Nyberg recalls the transitional period her mother experienced.

“My mother is a great mom, but I think because she went to jail so young that really took a toll on her,” Nyberg said. “She was younger than I am now.”

The family moved to Vernal in 2000 where her environment consisted of addictions and police officers.

Nyberg had to take care of herself and her brother. The adults in her life were in no condition to do so.

At the end of sixth grade Nyberg’s grandmother told the children their father had been released from jail. She offered a trip to Nevada to meet their birth father after many years of not seeing him.

In July 2004, they went to Nevada.

After a few days with him, Nyberg asked when she and her brother would return home. He told her they would remain with him. There was no home to go back to — her mother had been evicted and there was nowhere to go.

Devastated, Nyberg resigned to her fate and lived with her father.

Nevada was her temporary home from 2004 until 2009, when she graduated from Spring Creek High School with a scholarship worth $10,000 for academic achievement. The scholarship was to be used in any university in the state of Nevada.

Nyberg knew she had to move back to Utah to reunite with her mother.

There was nothing in Nevada for her. The only way she could think of getting out of Nevada was to attend school in Utah. She packed her bags and enrolled in Salt Lake City’s Paul Mitchell School of Beauty, beginning her education.
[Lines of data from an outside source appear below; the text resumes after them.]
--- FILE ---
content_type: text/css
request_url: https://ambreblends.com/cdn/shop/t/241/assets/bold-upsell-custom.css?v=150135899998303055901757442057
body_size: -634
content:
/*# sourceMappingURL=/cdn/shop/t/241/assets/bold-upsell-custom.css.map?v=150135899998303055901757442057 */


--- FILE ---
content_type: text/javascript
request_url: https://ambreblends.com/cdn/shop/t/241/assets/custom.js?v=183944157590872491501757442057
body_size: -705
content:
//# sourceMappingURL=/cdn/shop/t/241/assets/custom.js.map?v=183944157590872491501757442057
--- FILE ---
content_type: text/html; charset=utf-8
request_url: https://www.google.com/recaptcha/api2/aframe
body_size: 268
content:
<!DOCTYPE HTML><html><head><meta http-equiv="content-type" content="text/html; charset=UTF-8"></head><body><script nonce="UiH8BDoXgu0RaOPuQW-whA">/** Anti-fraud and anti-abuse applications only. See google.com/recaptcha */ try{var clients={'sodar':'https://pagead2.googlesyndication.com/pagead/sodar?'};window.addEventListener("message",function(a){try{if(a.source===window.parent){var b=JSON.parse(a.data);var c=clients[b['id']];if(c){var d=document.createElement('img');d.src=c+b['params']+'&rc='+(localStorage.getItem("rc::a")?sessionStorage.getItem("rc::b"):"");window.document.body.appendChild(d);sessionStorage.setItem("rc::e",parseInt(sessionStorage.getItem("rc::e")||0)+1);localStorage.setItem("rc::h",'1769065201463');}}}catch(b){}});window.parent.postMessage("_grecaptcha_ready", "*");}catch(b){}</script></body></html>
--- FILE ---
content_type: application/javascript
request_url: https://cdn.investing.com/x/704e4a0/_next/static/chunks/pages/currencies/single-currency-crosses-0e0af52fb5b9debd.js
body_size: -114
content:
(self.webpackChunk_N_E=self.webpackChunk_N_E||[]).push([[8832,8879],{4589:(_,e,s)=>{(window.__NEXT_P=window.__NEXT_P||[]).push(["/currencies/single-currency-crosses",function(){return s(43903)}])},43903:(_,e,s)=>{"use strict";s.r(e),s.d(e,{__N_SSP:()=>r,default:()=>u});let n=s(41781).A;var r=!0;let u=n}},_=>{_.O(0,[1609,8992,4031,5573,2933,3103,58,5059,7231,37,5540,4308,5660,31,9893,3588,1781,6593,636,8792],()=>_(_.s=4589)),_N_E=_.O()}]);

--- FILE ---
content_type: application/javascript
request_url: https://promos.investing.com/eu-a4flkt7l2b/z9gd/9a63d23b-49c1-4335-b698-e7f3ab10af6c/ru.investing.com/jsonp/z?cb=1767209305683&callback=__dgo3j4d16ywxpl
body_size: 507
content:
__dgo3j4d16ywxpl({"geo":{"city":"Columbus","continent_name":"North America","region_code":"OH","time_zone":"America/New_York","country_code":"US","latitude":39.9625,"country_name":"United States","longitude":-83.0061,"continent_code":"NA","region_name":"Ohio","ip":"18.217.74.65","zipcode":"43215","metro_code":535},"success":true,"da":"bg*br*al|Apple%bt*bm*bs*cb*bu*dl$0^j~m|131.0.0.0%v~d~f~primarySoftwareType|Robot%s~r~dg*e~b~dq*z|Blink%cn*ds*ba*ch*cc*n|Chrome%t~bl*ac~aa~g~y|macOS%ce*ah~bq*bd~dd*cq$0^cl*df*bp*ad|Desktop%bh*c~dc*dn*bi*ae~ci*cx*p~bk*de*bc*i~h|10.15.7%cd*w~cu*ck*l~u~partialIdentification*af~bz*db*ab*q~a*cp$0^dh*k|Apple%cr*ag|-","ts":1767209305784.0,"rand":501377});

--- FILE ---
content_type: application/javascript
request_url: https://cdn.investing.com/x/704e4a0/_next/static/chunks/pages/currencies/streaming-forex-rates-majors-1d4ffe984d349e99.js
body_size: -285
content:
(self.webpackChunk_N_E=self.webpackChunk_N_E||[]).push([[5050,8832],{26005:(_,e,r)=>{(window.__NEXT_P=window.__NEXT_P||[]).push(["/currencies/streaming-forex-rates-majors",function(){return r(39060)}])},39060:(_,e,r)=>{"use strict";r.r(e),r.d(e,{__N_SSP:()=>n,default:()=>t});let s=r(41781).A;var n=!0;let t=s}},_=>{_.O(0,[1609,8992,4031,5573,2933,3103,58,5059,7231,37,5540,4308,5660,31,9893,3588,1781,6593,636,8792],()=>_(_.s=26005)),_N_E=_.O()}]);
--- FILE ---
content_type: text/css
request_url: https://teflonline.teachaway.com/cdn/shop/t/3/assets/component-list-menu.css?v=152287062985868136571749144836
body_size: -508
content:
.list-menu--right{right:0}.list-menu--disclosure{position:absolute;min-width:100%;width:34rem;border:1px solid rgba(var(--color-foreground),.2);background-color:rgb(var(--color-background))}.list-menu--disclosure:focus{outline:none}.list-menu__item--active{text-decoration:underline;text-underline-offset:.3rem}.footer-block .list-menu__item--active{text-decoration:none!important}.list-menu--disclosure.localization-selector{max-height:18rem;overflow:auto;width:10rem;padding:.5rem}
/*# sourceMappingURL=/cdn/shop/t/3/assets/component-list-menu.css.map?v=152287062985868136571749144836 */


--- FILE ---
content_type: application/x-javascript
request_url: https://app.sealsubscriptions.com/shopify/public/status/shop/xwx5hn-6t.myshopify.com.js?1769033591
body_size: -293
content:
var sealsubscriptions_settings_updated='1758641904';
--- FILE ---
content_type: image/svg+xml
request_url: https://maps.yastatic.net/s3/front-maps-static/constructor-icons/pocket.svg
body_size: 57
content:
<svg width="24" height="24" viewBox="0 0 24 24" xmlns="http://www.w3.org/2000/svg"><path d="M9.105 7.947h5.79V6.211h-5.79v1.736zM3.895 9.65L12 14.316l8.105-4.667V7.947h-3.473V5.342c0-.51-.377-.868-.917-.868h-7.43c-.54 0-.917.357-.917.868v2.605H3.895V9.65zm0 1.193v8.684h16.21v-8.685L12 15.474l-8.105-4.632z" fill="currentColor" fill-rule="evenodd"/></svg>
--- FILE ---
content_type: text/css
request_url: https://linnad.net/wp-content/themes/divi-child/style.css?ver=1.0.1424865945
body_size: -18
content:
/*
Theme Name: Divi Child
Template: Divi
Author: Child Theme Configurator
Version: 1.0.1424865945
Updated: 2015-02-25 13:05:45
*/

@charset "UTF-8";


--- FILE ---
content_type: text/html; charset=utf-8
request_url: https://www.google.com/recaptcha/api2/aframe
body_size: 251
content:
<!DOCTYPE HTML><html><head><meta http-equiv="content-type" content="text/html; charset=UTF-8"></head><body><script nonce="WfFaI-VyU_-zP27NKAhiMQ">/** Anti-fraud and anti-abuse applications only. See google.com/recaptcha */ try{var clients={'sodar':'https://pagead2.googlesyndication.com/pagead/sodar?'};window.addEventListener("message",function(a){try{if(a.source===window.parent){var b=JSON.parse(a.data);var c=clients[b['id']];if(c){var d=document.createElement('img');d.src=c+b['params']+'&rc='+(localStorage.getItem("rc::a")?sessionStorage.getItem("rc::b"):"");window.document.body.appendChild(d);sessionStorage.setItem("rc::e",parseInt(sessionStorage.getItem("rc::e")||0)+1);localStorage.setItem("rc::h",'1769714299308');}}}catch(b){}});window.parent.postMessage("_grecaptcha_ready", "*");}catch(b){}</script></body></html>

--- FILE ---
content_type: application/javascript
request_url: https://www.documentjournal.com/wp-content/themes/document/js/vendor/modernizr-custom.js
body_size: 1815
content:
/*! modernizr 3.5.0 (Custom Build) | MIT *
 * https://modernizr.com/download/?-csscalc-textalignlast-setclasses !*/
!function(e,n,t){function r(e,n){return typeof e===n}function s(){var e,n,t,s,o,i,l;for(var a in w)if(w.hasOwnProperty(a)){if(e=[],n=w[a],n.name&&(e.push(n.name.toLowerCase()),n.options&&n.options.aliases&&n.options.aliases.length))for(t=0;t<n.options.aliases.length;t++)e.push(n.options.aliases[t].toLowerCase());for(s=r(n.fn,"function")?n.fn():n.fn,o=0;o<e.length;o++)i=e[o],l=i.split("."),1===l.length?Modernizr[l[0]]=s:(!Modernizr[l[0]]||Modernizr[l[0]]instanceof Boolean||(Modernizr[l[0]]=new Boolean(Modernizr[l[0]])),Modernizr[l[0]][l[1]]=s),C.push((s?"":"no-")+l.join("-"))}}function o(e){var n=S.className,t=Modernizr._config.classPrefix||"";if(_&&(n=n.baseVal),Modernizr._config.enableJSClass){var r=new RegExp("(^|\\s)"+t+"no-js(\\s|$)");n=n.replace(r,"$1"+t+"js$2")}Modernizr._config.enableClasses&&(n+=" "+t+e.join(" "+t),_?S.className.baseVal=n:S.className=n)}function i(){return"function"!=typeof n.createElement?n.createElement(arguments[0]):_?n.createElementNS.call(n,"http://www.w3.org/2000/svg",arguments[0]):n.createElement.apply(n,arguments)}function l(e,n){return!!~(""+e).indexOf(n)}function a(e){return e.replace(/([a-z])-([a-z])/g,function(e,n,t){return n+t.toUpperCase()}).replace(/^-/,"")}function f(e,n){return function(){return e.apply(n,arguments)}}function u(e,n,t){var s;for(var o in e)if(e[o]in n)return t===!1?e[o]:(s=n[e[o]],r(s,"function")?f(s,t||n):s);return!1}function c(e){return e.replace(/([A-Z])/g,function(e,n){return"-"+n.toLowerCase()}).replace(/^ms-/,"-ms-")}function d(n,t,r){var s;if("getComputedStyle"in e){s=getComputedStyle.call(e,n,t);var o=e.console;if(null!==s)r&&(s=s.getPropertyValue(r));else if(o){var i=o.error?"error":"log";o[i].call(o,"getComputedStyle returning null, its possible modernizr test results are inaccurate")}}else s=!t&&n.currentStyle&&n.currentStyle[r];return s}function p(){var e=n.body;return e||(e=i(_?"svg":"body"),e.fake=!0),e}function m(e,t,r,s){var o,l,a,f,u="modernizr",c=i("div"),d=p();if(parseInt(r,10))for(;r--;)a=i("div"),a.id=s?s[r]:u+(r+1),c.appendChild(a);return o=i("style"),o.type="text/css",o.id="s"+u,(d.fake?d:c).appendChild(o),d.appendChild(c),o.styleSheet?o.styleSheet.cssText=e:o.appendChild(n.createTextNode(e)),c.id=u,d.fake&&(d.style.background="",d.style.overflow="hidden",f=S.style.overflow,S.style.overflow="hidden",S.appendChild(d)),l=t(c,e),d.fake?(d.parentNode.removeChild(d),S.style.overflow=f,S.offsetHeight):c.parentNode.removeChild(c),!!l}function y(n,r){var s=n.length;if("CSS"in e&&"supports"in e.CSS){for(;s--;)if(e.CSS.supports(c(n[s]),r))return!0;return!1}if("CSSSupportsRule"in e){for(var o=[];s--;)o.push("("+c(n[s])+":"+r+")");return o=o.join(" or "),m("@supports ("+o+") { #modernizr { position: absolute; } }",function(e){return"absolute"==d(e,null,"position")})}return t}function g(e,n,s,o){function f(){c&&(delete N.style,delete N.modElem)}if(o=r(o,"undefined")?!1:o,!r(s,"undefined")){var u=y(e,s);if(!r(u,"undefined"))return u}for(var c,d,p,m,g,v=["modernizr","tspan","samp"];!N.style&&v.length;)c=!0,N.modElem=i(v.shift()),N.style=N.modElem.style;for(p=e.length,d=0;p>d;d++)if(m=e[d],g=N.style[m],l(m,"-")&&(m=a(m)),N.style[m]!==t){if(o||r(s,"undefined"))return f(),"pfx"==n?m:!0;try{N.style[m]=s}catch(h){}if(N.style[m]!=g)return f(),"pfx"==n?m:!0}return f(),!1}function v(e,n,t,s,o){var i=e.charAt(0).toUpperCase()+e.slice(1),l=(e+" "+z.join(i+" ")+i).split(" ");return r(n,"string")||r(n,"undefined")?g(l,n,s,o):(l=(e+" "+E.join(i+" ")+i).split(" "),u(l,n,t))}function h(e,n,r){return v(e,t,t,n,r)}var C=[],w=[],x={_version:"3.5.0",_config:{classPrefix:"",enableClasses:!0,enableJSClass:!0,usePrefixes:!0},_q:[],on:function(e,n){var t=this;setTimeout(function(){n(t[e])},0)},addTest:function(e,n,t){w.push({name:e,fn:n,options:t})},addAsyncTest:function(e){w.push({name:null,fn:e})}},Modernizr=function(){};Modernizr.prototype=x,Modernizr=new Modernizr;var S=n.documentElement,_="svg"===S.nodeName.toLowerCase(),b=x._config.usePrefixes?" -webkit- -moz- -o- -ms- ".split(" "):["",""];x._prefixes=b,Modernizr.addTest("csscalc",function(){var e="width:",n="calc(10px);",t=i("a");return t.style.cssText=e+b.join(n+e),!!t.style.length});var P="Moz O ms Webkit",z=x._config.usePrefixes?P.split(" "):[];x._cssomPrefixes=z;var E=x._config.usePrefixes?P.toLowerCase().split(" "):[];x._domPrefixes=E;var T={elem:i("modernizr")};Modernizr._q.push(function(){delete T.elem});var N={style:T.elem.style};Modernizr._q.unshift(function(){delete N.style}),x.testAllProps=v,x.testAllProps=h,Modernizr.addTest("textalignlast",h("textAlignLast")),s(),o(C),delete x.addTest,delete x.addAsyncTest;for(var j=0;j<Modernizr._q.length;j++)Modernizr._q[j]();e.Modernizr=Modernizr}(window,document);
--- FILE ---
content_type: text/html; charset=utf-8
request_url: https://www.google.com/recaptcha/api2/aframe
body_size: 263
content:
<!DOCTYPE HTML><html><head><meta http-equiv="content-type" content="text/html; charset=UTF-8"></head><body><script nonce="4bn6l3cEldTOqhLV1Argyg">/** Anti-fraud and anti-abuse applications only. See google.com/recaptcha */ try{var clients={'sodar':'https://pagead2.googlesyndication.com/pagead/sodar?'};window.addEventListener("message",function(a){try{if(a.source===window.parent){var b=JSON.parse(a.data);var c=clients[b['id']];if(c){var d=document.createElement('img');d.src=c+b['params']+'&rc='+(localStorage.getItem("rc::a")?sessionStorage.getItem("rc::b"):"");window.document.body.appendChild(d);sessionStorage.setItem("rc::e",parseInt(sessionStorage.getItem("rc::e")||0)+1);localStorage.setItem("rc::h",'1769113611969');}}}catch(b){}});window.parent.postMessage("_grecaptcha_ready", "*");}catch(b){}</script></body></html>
PERSISTENCE AND DEDICATION

Nyberg juggled work and school. She had to commute from Salt Lake City to Draper in order to go to work. Eventually she realized she couldn’t keep on commuting. It was making her late to class every day and she needed a job closer to the school.

She started applying to multiple jobs and came across a small start-up lending company in Salt Lake City. With no previous sales experience, she was hired as a junior funding analyst.

Initially, Jantzen Fugate, the CEO and founder, did not want to hire Nyberg. However, after persistence from the former office manager who saw potential for her development, she was hired.

“I have never been more wrong and more pleased at being wrong,” Fugate said.

Nyberg worked her way up from an entry-level junior sales position to director of client services. As director of client services, she helps ensure the fulfillment of services provided by the company like business plan writing, credit repair, website creation and lender matching.

Describing her experience working in the company Fugate said, “It’s because of her relentlessness to outperform other people.”

Shelby Fielden, a close personal friend and coworker of Nyberg’s, admires her attentiveness in their friendship. When referring to Nyberg’s past, she believes the way she’s overcome her situation has molded her into the person she is now.

“I think it made her a stronger person,” Fielden said.  “She does things on her own, she’s very independent.”

Nyberg is currently in school at Stevens-Henager College working on her business administration degree while simultaneously working as director in the client services department. During the day she works at the company and at night she completes her courses.

“My mom was passionate about me being smart because we were poor, we didn’t have money for college,” Nyberg said. “No one in my family even considered going to college.”

She’s driven by success and motivated by past failure.

“Growing up and being successful is what I was always told to do,” Nyberg said. “’Don’t be like me,’ is what everyone always told me. ‘Be different, be better than me. Make sure you go to school.’”

She sighed when she reflected on how she has dealt with the difficulties in her past.

“What else are you going to do,” Nyberg said. “I love myself, and I love my family, I love it because it’s who I am.”